Barry Deutsch takes issue with commenters on the Castillo case, defending the court’s decision and the classification of Demon Beast Invasion as obscene. (Whether he thinks the clerk is the correct person to punish in this instance isn’t clear, but leave that for now.) There are two main contentions Barry offers, both of which I think are wrong: first, that the medium (comic books) isn’t relevant, meaning defenders of the form have nothing in particular to worry about as a result of this decision, and second, that DBI is properly ruled obscene.
First, on the question of the medium. Barry points to the 5th Circuit ruling, which, he observes, does not turn on the question of whether comic books are “for kids.” But to look only at the appeals ruling is to neglect the reality that we wouldn’t have gotten as far as an appeals ruling in any other medium. As the 5th circuit notes:
[One witness] went to a number of different stores near Keith’s and bought magazines depicting various sexually explicit material. For instance, at a convenience store less than one mile from Keith’s, he purchased a Penthouse magazine that had color photographs of men and women performing sex acts and a story of two women having sex with a grasshopper.
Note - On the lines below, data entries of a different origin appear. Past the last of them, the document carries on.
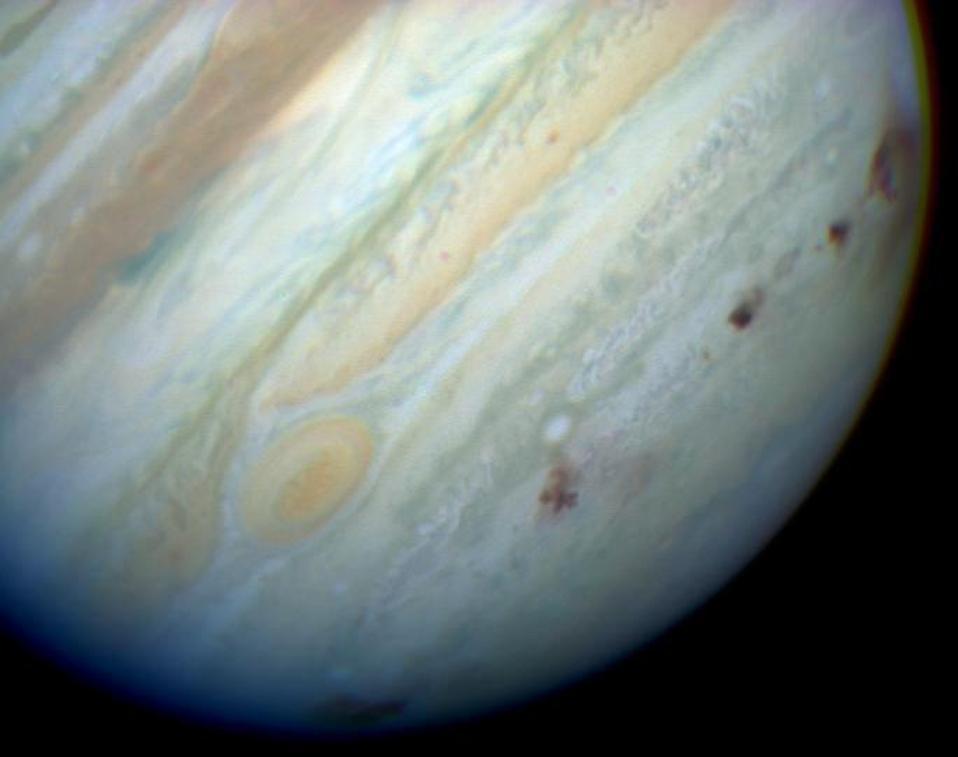 Shoemaker-Levy 9 Jupiter impact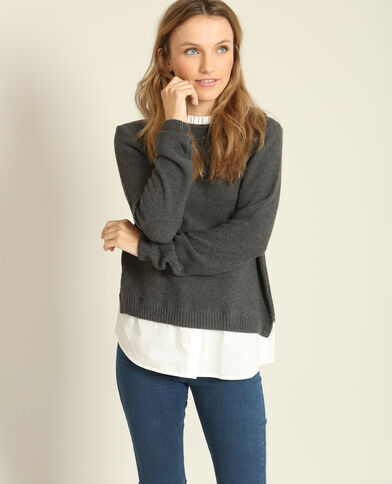 Pull chemise gris chiné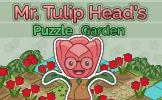 Mr Tulip Head's Puzzle Garden
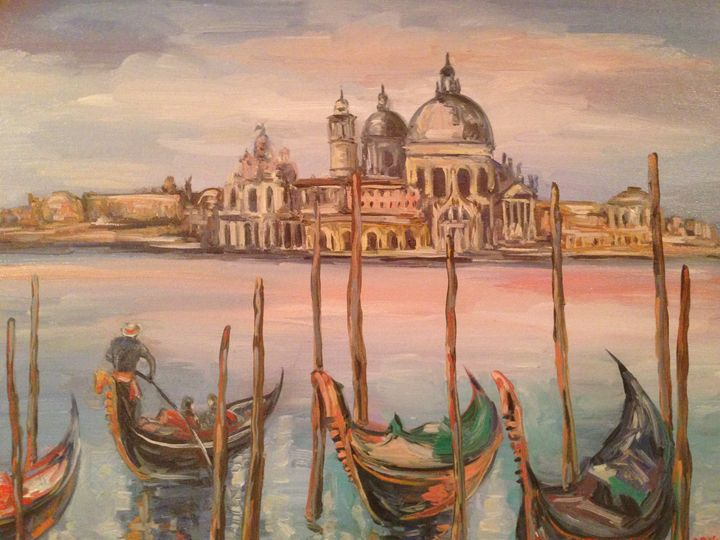 Venetian Sunset - Sona Manoukian Art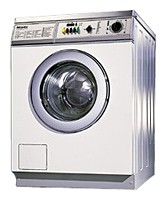 Miele WS 5426 Washing Machine Photo, Characteristics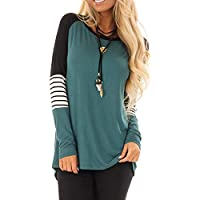 Allimy Women Casual Shirts Color Block Long Sleeve Tops Blouses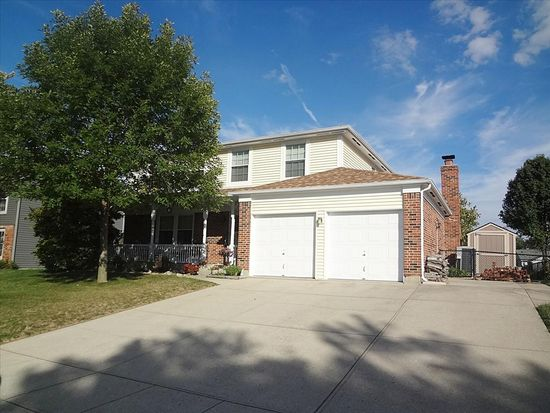 9445 Champton Dr, Indianapolis, IN 46256
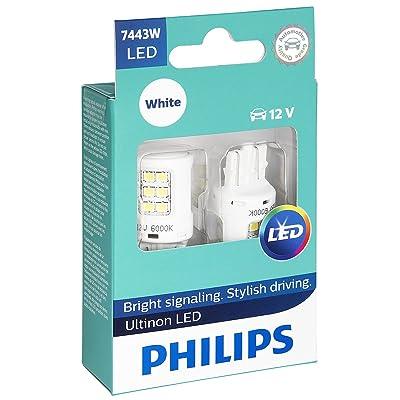 Philips 7443 Ultinon LED Bulb (White), 2 Pack: Automotive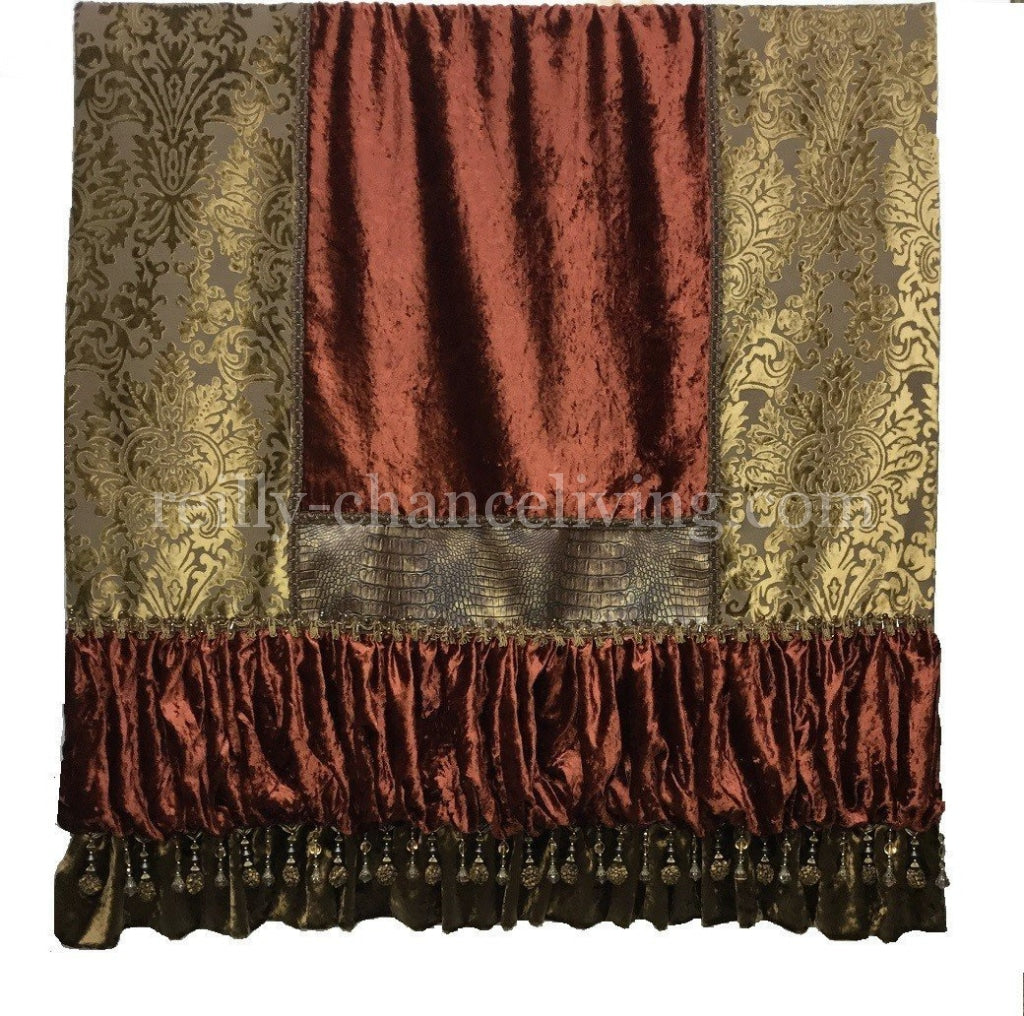 Luxury_throw-decorative_throw-old_world_bedding-designer_bedding-velvet_throw-reilly_chance_collection_grande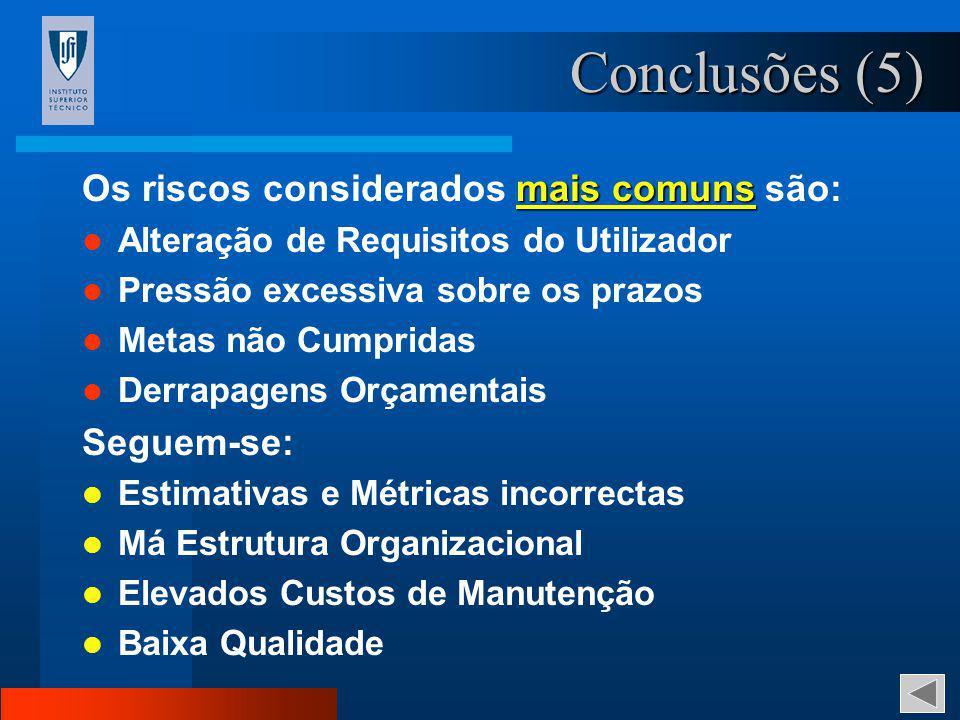 Conclusões (5) Os riscos considerados mais comuns são: Seguem-se: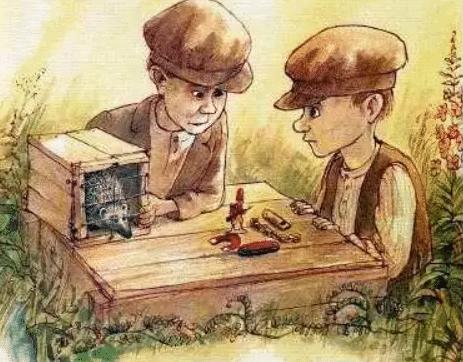 В погоне за шляпой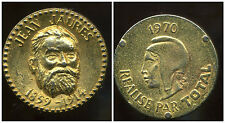 jeton  total  1970  JEAN JAURES  1859 - 1914  ( bis )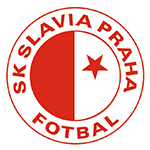 Logo Slavia Praag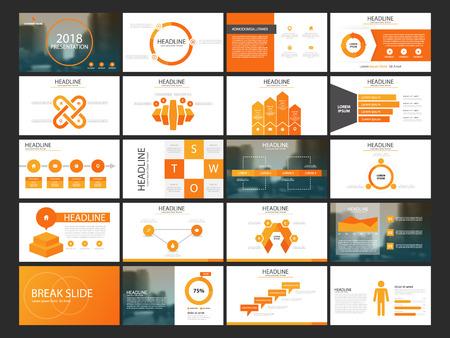 Orange Abstract presentation templates, Infographic elements template flat design set for annual report brochure flyer leaflet marketing advertising banner template Stock Illustratie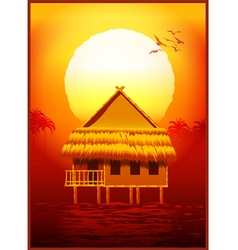 bungalow at sunset vector image vector image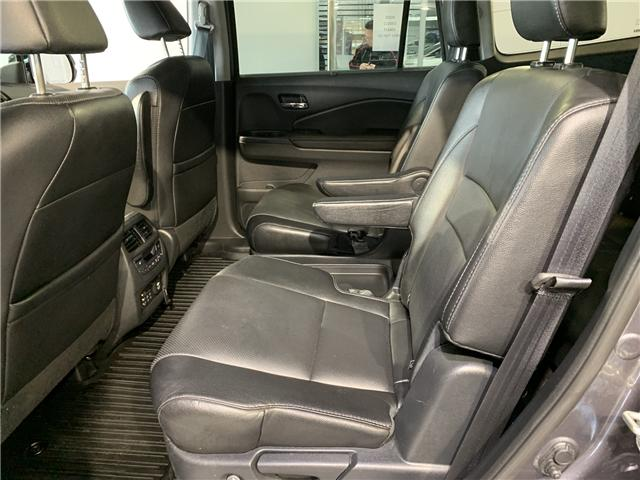 2017 Honda Pilot Touring (Stk: 16184A) in North York - Image 11 of 21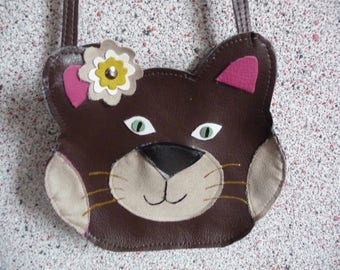 Kids bag or pouch Handmade Leather cat.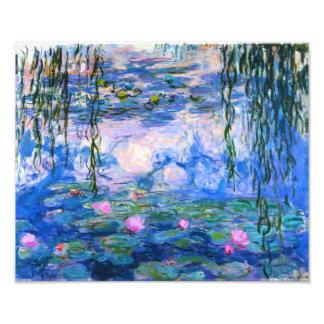 Monet Water Lilies Print Photo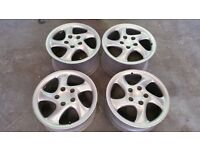 """SET OF ALLOY WHEELS PORSCHE 18"""" HOLLOW TWIST REFURBISHED 911 TURBO CARRERA 4 996 DELIVERY AVAILABLE"""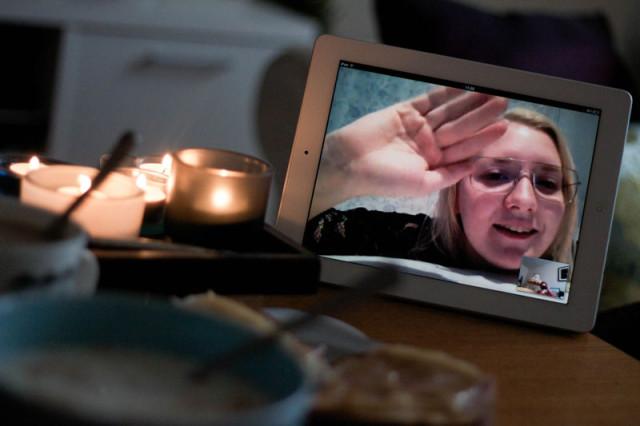 Skype med Anna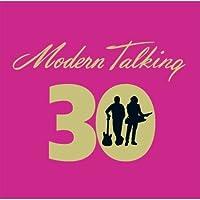 30 (Remastered 2CD) (Digipak)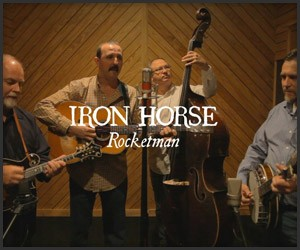 Rocket Man: Bluegrass Style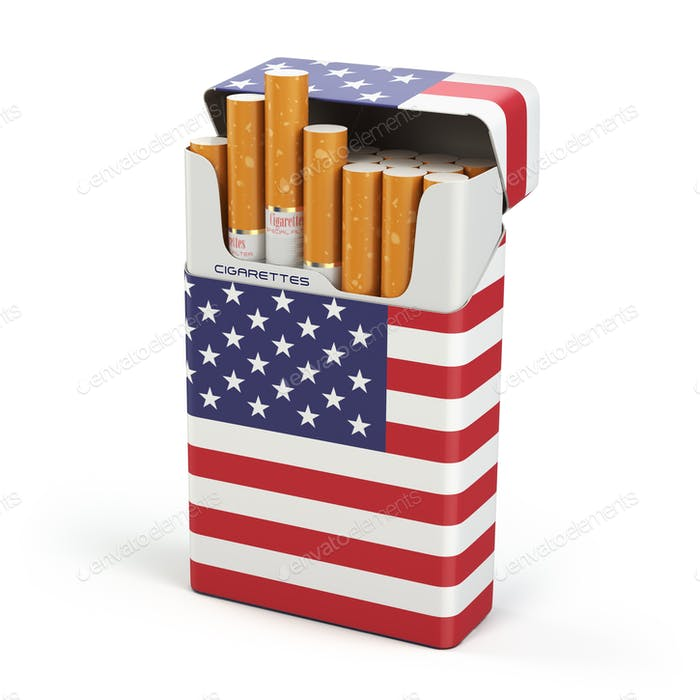 Cigarettes and tobacco in USA. Pack of cigarettes with a flag of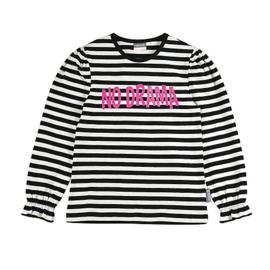 Vinrose - Shirt Black Striper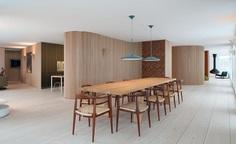Interior Oslo by Schjelderup Trondahl architects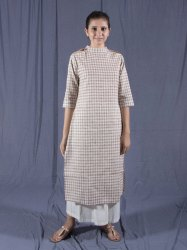 Cotton Ethnic Wear High Collar Golden Checkered Kurti With Palazzo Set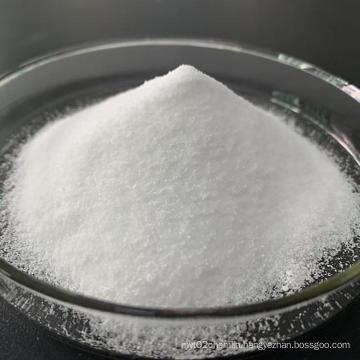 Pharmaceutical intermediate CAS  88054-22-2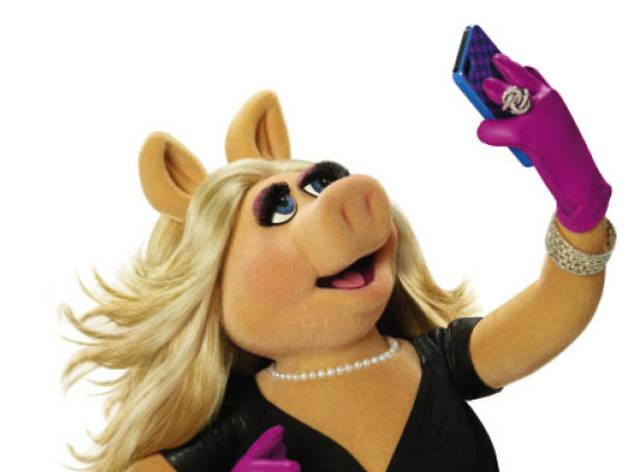 Piggy en Los Muppets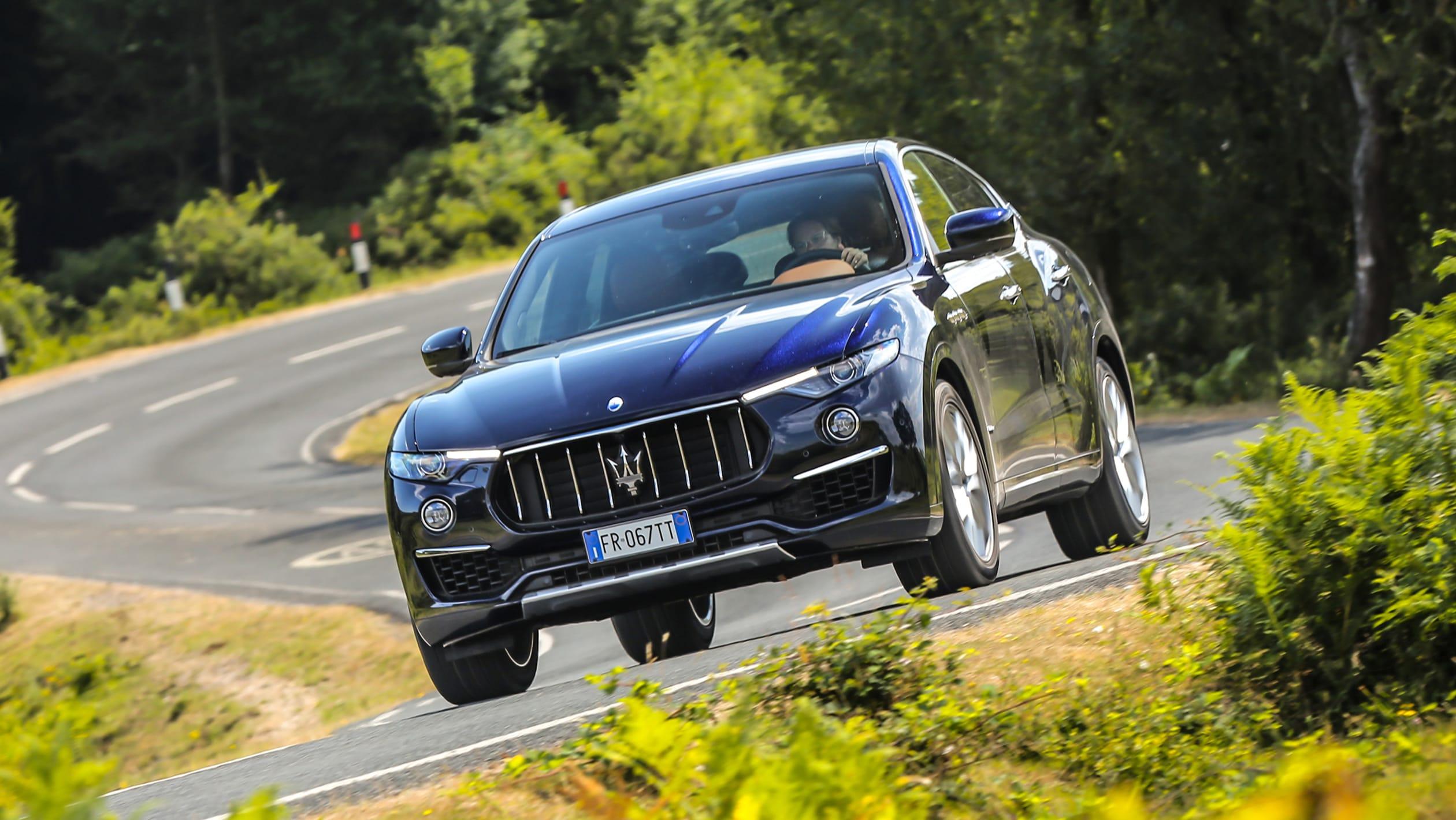 Maserati Levante 2021 - 2022 Có Gì Mới, Giá Bán Bao Nhiêu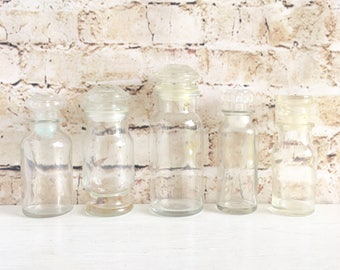 Vintage Clear Glass Spice Jars with Airtight Lids - Set of 5 Unique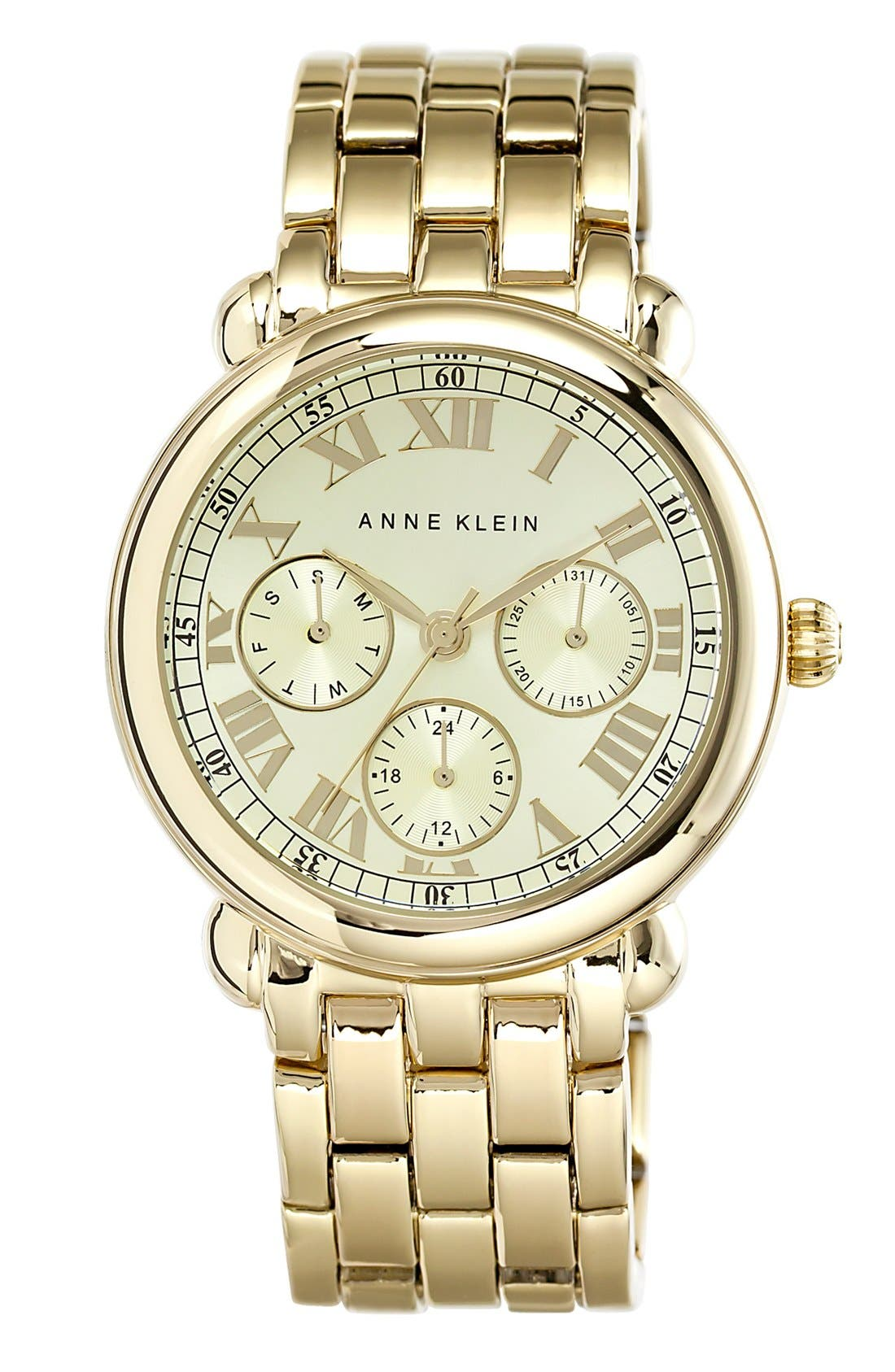 Alternate Image 1 Selected - Anne Klein Multifunction Bracelet Watch, 38mm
At a nearby adult boutique, Christopher bought three other magazines that depicted oral sex, anal sex, sex with multiple partners, and bondage. Christopher testified he has gathered these types of material all over North Texas. When asked if the materials were acceptable in the State of Texas, he replied, â??I guess so. They are sold all over the place.â?
So why aren’t Penthouse or Hustler or Anal Fireball XXIV or whatever being dragged in front of mouthbreathing juries for similar condemnation? It takes no great leap of imagination to conclude that the difference is boung up with the perception of comics as a juvenile art form. Moreover, even if the appeals court didn’t explicitly refer to the medium, it is almost impossible for me to believe that it would have adopted this cavalier “well, the jury didn’t seem to think it had artistic merit; no need to consider the matter further” attitude had a similar decision been reached with respect to a novel or a painting in a gallery.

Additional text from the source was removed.